#### PROVIDED DATA
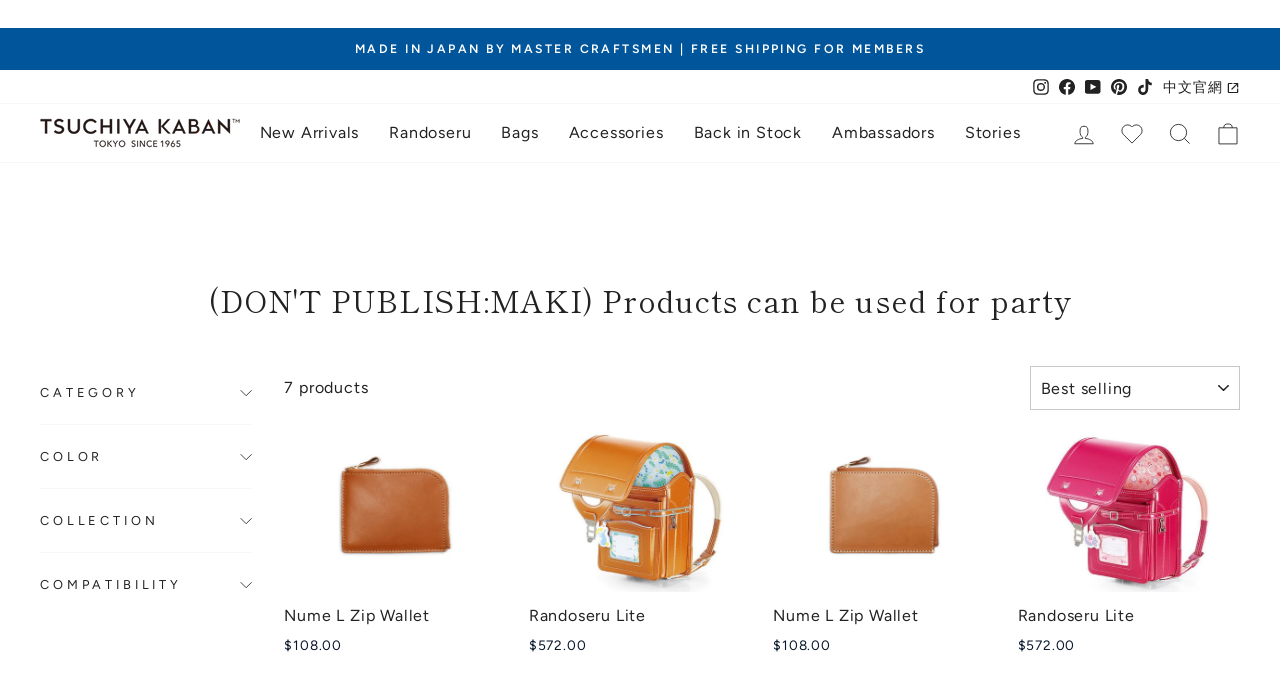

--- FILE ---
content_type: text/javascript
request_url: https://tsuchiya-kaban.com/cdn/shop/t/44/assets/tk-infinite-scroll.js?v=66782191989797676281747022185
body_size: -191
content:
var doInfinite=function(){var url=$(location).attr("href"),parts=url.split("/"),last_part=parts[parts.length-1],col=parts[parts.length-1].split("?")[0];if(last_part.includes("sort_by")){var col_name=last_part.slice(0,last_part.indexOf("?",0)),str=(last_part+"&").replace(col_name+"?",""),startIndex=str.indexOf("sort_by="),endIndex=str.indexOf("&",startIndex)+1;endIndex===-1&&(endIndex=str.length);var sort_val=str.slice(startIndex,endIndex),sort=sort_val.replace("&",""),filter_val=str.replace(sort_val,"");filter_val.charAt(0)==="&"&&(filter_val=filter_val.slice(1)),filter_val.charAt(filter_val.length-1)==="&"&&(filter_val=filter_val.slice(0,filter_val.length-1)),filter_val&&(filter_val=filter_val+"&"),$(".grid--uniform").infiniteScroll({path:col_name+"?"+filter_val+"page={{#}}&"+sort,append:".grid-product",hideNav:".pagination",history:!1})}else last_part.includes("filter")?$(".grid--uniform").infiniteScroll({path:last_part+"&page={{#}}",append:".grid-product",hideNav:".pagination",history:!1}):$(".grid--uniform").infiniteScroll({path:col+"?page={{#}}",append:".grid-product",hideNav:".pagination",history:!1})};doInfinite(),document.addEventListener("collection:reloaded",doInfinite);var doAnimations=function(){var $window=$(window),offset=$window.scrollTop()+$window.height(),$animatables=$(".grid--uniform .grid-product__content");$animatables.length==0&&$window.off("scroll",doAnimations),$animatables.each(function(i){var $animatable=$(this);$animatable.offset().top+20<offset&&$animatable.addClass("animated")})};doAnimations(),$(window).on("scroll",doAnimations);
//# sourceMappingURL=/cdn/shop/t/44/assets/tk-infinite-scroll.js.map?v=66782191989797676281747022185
...
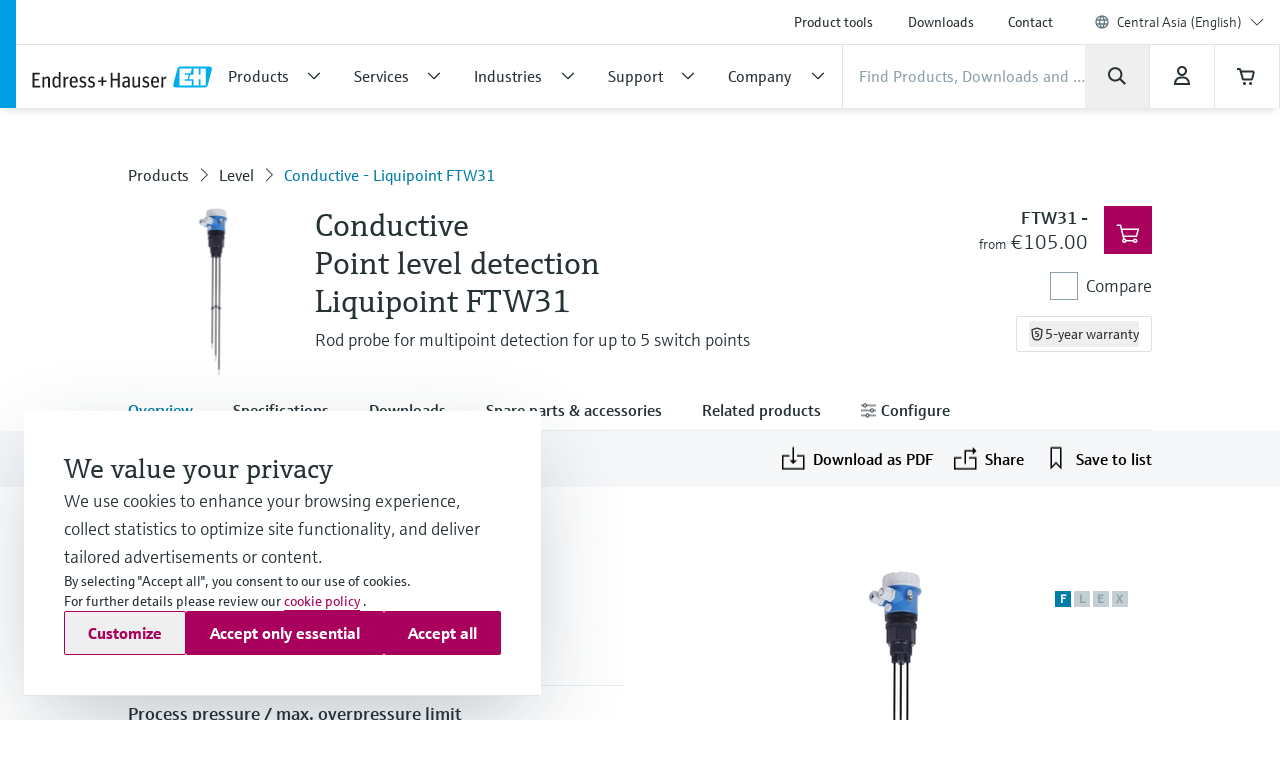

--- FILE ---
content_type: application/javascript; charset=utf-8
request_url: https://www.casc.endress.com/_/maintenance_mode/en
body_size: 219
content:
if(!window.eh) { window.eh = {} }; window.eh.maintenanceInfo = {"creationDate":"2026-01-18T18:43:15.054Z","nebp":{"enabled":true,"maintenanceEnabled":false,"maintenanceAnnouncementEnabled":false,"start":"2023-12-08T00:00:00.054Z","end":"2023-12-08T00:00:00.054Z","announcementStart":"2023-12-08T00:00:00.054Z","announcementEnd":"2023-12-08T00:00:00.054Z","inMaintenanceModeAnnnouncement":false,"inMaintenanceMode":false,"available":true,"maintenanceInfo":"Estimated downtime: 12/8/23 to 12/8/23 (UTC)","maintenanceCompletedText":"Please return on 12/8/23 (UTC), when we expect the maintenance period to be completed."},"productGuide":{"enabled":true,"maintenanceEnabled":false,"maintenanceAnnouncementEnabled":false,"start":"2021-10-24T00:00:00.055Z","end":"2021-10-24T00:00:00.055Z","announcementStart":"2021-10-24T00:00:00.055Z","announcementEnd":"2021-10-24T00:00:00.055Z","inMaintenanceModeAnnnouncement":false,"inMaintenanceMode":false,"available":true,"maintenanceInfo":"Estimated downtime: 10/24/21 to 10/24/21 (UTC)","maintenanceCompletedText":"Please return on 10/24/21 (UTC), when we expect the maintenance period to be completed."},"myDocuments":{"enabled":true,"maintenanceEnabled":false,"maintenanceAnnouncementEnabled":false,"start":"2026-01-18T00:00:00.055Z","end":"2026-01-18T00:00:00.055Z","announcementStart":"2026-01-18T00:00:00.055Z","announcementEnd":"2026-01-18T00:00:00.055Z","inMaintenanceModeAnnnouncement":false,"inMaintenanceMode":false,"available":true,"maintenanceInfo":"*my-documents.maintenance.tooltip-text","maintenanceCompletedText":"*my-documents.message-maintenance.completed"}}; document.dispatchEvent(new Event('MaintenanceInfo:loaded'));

#### BRIEF
Where a line in the listing above contains "javascript", copy that line.

#### TASK RESULT
content_type: text/javascript
content_type: application/javascript; charset=utf-8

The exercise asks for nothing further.